EXCERPT TO READ:

# A divorce 'agreement' is only worth the paper it is written on...



## itscomplicatedforsure (May 30, 2013)

When we divorced, the ex and I came to a settlement agreement through working with our attorneys. The divorce was final over a year and a half ago, and he has failed to take care of his obligations as outlined in the settlement. I did so within 2 months of the divorce becoming final. I am now spending money I don't have to 'enforce' an existing court order. The system sucks, my ex sucks, and I wish I had known half of what I know now before I signed the settlement papers. 
For all of you going down that road, be careful what you agree to. 
Not sorry I got the divorce, just sorry I married who I did to begin with....


----------



## lenzi (Apr 10, 2012)

itscomplicatedforsure said:


> For all of you going down that road, be careful what you agree to.


That's a good point but not really the reason you've got problems.

It's not what you agreed to, it's the fact that the system is so slow, inefficient, and expensive that even if you've got an agreement that you can live with, if the other party doesn't honor their promises, it sometimes isn't worth the time, effort, aggravation and expense to go after them.

One thing to consider that if he's found in contempt, in many jurisdictions he'll have to pay your legal fees along with anything else he owes you or he'll face jail time. 



itscomplicatedforsure said:


> Not sorry I got the divorce, just sorry I married who I did to begin with....


Next time don't get married. I know I won't.


----------



## itscomplicatedforsure (May 30, 2013)

lenzi said:


> That's a good point but not really the reason you've got problems.
> 
> It's not what you agreed to, it's the fact that the system is so slow, inefficient, and expensive that even if you've got an agreement that you can live with, if the other party doesn't honor their promises, it sometimes isn't worth the time, effort, aggravation and expense to go after them.
> 
> ...


No worries there. Who needs it.


----------



## SurpriseMyself (Nov 14, 2009)

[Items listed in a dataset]
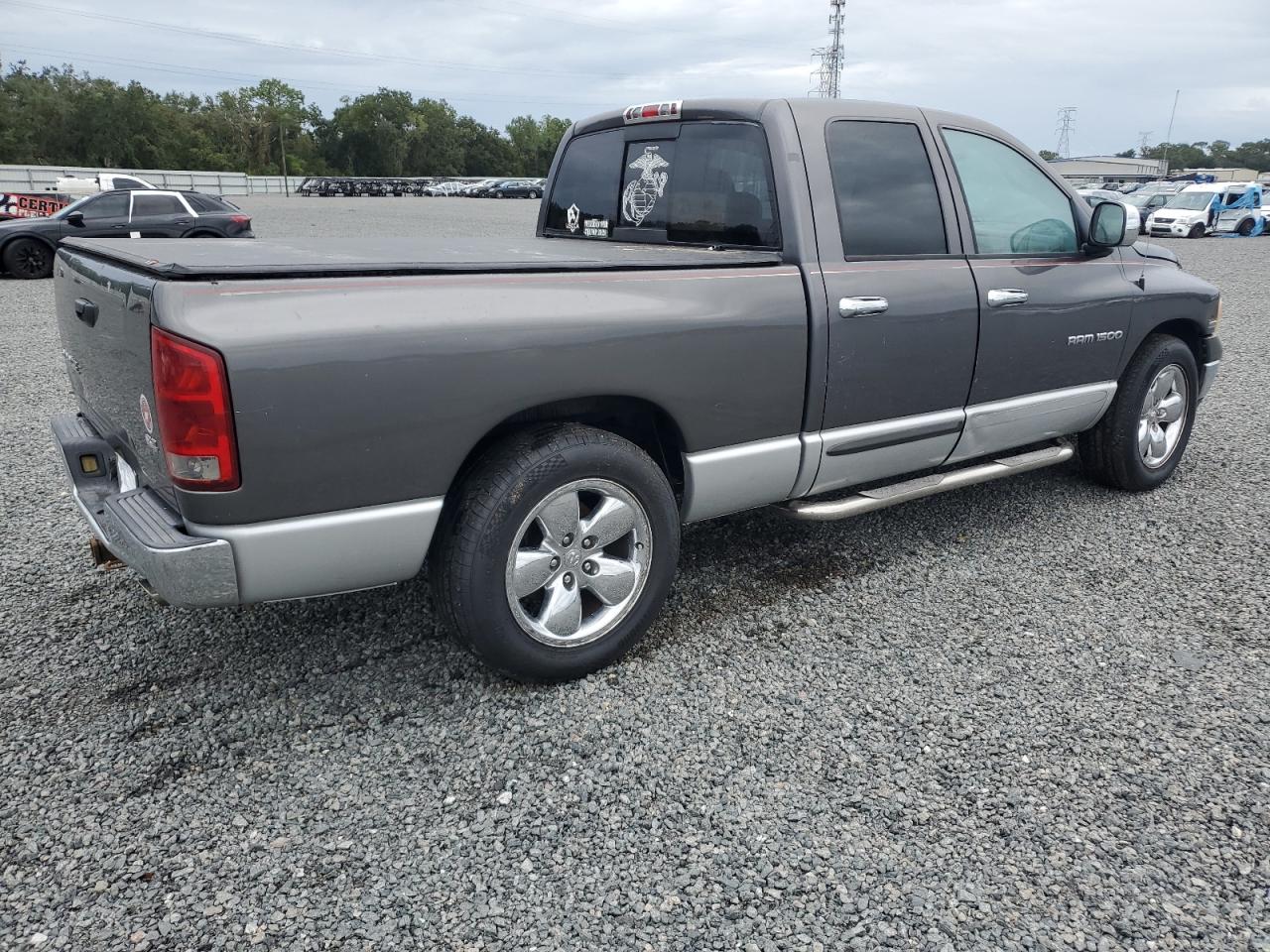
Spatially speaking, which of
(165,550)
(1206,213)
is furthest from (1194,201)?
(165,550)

==

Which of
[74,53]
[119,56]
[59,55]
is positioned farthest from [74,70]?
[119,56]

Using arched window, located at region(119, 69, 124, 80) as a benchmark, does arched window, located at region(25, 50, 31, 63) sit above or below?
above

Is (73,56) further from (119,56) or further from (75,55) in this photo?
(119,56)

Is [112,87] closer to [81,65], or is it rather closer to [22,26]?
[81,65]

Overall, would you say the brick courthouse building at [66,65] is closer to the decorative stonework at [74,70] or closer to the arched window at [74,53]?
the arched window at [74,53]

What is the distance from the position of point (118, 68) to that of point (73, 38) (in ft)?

WRITTEN INSTRUCTION: Could you copy, word for word, the part of the divorce agreement thread that opens with the words containing "One thing to" and closes with "face jail time."?

EXPECTED OUTPUT:
One thing to consider that if he's found in contempt, in many jurisdictions he'll have to pay your legal fees along with anything else he owes you or he'll face jail time.